A number of wells were identified in the field as potentially suitable for the application of the sealing technology. The first phase of the project was the front-end development of a low-temperature solution (down to 5ºF or 15ºC) and detailed job design, including wellsite leak rate testing, material testing, computational fluid dynamics modeling, and flowloop testing. The second phase was the onsite application of the platelets.

Platelets were deployed into the injection tree at a rate of 1 bbl/min. After 2.5 min., the pressure began to increase, indicating platelet entrainment. The pressure was increased in 500 psi increments and held for five minutes at each step. When 1,800 psi was reached, a standard mechanical integrity test of the SC was completed and then extended for an additional 30 min., which confirmed a 100% effective seal.

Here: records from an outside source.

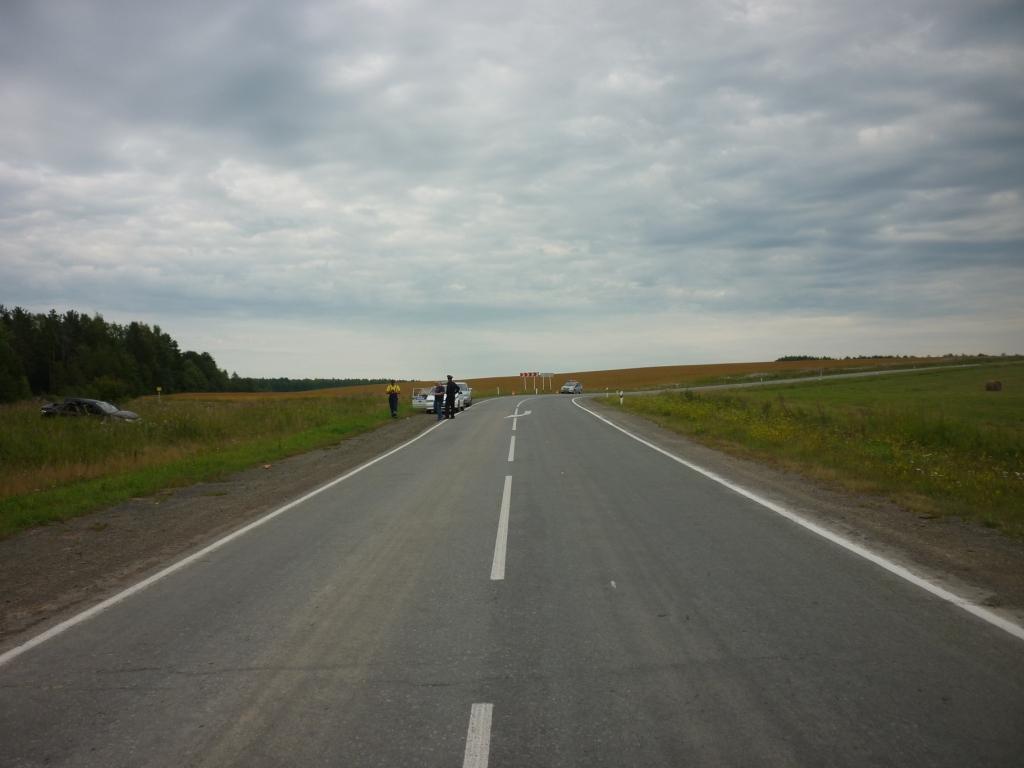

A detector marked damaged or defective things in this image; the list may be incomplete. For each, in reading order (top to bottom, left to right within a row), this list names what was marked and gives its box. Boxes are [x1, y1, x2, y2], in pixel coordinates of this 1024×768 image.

crashed dark car [40, 400, 141, 424]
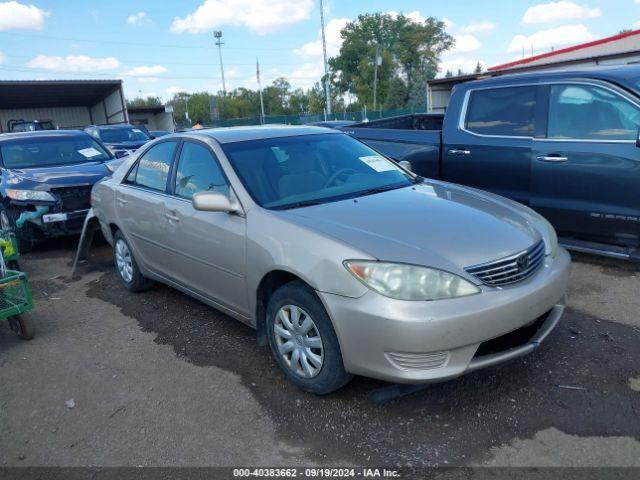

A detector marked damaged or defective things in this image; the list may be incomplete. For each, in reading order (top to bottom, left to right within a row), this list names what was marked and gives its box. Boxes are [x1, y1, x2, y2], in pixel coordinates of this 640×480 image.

damaged black car [0, 131, 122, 251]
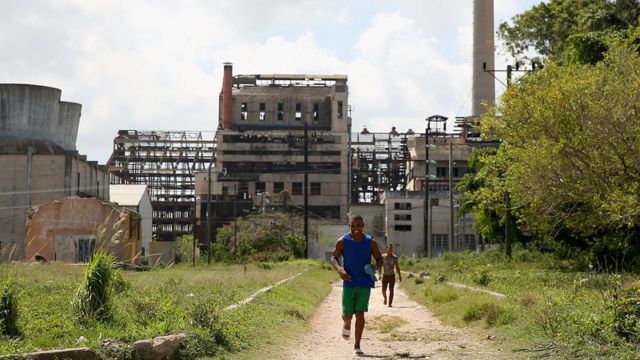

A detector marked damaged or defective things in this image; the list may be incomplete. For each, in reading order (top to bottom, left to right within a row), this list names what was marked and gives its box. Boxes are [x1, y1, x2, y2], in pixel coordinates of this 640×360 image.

rusty metal framework [106, 130, 214, 242]
rusty metal framework [350, 131, 410, 205]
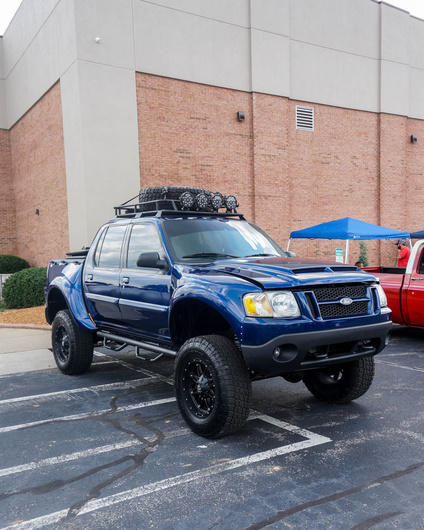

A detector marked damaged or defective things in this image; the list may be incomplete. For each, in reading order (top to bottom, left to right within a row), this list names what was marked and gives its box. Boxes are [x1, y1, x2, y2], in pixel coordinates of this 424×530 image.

parking lot pavement crack [243, 460, 424, 524]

The pressure was bled back in steps to a final static closed-in pressure of 500 psi.

The solution was achieved without having to excavate and remove the surface conductor or pull the tubing and cut and pull the casing.

Post-seal restrictions suggested maintaining positive pressure on the annulus in which the platelets were deployed to ensure the platelet stays in place and maintains seal integrity. Following the successful platelet seal, however, the SC pressure was twice inadvertently allowed to drop to zero due to thermal cooling, and no adverse effects were experienced on the seal. This indicates the sealing platelet could maintain a seal under only hydrostatic head (45 psi). Therefore, the higher SC operating pressure is insurance but might not be required.

Using this technology, the well was brought back to a serviceable state in a shorter time than a conventional process would require. The entire operation was carried out in six hours.